**What the task asks**
Copy the lines of the listing from the one containing "Thinking about point" through the end of the listing, inclusive, but raise every coordinate in the answers by 109.

**Information shown**
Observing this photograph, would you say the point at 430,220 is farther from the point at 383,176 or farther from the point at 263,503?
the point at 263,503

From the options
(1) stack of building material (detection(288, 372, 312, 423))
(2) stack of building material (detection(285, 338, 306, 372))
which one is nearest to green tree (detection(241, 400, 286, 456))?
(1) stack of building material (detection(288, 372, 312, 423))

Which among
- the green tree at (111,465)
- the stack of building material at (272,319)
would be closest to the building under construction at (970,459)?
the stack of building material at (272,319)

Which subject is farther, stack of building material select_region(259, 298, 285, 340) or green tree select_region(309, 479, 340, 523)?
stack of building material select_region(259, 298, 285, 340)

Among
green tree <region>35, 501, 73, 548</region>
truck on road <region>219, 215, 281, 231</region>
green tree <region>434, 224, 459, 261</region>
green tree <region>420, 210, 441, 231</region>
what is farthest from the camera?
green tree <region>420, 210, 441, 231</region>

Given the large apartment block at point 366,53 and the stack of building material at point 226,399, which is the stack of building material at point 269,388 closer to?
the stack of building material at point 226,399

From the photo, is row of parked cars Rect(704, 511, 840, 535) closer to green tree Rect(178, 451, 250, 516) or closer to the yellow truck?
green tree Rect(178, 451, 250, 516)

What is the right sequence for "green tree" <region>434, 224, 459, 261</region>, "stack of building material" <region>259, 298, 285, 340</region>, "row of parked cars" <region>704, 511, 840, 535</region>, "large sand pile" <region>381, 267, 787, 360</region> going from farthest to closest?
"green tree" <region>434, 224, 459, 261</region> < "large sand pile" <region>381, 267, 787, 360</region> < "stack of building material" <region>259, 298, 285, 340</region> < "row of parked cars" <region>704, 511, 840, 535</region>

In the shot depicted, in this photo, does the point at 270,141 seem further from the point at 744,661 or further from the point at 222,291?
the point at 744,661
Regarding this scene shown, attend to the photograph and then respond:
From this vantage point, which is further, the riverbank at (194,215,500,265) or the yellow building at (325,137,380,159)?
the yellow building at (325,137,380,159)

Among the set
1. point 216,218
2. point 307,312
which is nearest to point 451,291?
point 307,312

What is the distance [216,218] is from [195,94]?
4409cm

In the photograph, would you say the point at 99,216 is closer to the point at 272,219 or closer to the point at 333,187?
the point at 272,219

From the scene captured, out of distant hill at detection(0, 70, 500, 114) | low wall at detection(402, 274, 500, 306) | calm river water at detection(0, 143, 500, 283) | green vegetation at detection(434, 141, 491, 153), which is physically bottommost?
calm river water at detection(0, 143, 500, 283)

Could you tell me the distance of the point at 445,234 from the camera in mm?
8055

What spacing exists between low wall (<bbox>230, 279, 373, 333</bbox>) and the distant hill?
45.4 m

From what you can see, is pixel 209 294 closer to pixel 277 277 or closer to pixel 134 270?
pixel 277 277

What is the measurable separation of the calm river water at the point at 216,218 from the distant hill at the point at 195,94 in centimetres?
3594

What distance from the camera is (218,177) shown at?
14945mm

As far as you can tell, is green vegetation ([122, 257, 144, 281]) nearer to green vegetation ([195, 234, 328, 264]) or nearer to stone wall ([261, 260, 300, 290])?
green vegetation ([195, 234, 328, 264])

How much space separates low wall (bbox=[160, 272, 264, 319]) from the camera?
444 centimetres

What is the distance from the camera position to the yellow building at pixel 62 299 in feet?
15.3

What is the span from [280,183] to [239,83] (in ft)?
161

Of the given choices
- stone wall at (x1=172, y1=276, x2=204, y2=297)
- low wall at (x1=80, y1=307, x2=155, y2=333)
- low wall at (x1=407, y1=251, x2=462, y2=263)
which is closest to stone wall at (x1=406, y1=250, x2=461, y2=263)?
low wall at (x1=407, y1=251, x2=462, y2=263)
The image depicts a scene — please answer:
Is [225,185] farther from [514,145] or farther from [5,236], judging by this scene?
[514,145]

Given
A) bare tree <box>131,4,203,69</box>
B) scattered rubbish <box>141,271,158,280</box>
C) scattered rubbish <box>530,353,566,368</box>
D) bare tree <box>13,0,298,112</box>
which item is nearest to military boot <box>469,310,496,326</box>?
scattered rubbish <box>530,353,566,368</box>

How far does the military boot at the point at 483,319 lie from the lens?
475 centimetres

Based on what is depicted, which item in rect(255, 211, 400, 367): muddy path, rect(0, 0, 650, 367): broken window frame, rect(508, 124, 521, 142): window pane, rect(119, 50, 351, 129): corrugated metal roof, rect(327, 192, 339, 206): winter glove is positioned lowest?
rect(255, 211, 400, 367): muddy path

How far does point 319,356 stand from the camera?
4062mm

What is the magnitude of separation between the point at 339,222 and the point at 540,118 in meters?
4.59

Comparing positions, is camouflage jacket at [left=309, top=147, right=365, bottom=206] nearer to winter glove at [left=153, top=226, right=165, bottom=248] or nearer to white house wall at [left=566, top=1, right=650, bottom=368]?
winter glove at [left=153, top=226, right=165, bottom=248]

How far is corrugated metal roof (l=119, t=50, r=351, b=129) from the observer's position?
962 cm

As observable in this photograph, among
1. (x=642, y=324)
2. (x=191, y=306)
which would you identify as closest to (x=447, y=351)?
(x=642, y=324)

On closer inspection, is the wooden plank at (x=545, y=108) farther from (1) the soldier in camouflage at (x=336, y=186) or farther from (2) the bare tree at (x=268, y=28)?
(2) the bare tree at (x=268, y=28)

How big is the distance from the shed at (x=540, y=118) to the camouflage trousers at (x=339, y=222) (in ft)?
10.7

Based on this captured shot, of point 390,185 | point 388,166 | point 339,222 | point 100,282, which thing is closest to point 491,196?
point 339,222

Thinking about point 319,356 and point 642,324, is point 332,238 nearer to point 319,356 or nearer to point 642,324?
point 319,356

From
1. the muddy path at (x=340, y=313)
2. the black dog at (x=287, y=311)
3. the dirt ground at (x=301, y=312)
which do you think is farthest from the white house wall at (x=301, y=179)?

**Solution to this problem**
Thinking about point 319,356 and point 642,324, is point 332,238 nearer to point 319,356 or nearer to point 642,324?
point 428,465

From
1. the muddy path at (x=340, y=313)
2. the black dog at (x=287, y=311)
3. the dirt ground at (x=301, y=312)
which do you think is farthest from the white house wall at (x=301, y=179)?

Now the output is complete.